Soldiers examine unmanned aircraft prototypes
A Soldier operates a Short Range Reconnaissance drone during a vendor demonstration held in June at Fort Benning, Ga. The demonstration provided a chance for Soldiers to provide feedback during the development stage of the Army's next small Unmanned ... (Photo Credit: U.S. Army) VIEW ORIGINAL

The Program Executive Office for Aviation's Unmanned Aircraft Systems Project Office, in collaboration with the Maneuver Center of Excellence Maneuver Capabilities Development and Integration Directorate, conducted Short Range Reconnaissance small UAS vendor demonstrations June 17-20 at Fort Benning, Georgia. The demonstrations support the Army's direction to maximize Soldier feedback in the development phase of acquisition and to field capability faster.

Platoons currently have limited organic, small drone capability to conduct reconnaissance. The SRR - a small, vertical takeoff and landing aircraft - provides the platoon with a rapidly deployable reconnaissance, surveillance and target acquisition capability to enable situational awareness beyond the next terrain feature.

"We expect our maneuver units to conduct Cross-Domain Maneuvers, so it's time we provided platoons with a capable small, vertical takeoff landing UAS," Col. Tom Nelson, director for MCDID's Robotics Requirements Division, said.

In April, the project office awarded six Other Transaction Agreements to develop SRR prototypes from existing commercial platforms. Four of the six selected vendors have never contracted with the government to deliver capability prior to the SRR effort. To maximize user engagement, the project office partnered with RRD and Maneuver Battle Lab to provide live experimentation opportunities to the Soldier early in the acquisition process for the SRR platform.

This partnership allows the project office to provide multiple opportunities for Army operators to both observe and fly the prototype systems and provide firsthand feedback directly to the vendors, the project office and the requirement writers. This feedback is crucial to ensure a materiel solution meets Soldier needs.

● **Supplied records**:
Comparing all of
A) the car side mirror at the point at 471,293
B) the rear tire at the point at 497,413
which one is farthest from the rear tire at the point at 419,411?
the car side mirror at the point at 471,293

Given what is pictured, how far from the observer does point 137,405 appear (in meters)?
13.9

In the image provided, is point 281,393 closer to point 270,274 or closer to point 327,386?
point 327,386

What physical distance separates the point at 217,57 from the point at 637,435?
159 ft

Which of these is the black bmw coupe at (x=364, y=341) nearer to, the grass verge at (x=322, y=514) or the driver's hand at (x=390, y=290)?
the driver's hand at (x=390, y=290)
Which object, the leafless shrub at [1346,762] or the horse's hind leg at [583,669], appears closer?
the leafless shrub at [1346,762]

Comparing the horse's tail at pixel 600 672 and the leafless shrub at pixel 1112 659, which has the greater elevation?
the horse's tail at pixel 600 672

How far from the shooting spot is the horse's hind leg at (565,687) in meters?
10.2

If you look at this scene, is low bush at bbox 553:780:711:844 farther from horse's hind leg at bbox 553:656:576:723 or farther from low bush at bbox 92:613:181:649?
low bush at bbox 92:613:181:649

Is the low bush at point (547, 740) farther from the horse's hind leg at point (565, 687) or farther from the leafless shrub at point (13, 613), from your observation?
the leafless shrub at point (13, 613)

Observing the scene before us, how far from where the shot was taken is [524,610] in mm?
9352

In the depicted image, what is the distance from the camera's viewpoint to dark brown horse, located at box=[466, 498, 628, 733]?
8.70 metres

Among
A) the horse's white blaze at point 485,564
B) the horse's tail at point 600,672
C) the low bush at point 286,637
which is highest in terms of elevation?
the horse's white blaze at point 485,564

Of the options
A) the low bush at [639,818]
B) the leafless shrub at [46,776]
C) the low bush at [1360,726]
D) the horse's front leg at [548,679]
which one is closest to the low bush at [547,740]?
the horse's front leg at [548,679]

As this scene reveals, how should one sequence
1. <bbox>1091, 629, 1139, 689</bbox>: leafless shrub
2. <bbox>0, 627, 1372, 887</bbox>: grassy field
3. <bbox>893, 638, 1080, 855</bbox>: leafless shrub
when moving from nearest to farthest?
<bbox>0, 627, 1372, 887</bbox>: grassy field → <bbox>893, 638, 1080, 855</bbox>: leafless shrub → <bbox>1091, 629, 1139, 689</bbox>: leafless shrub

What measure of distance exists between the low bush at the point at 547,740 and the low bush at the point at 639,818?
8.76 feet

● **Task set**:
[A] From the article on the reconnaissance drone demonstrations, repeat the passage between "In April, the" and "the SRR platform.", inclusive.
[B] According to the article on the reconnaissance drone demonstrations, how many Other Transaction Agreements did the project office award in April to develop prototypes?

● **Solutions per task**:
[A]
In April, the project office awarded six Other Transaction Agreements to develop SRR prototypes from existing commercial platforms. Four of the six selected vendors have never contracted with the government to deliver capability prior to the SRR effort. To maximize user engagement, the project office partnered with RRD and Maneuver Battle Lab to provide live experimentation opportunities to the Soldier early in the acquisition process for the SRR platform.

[B] Six.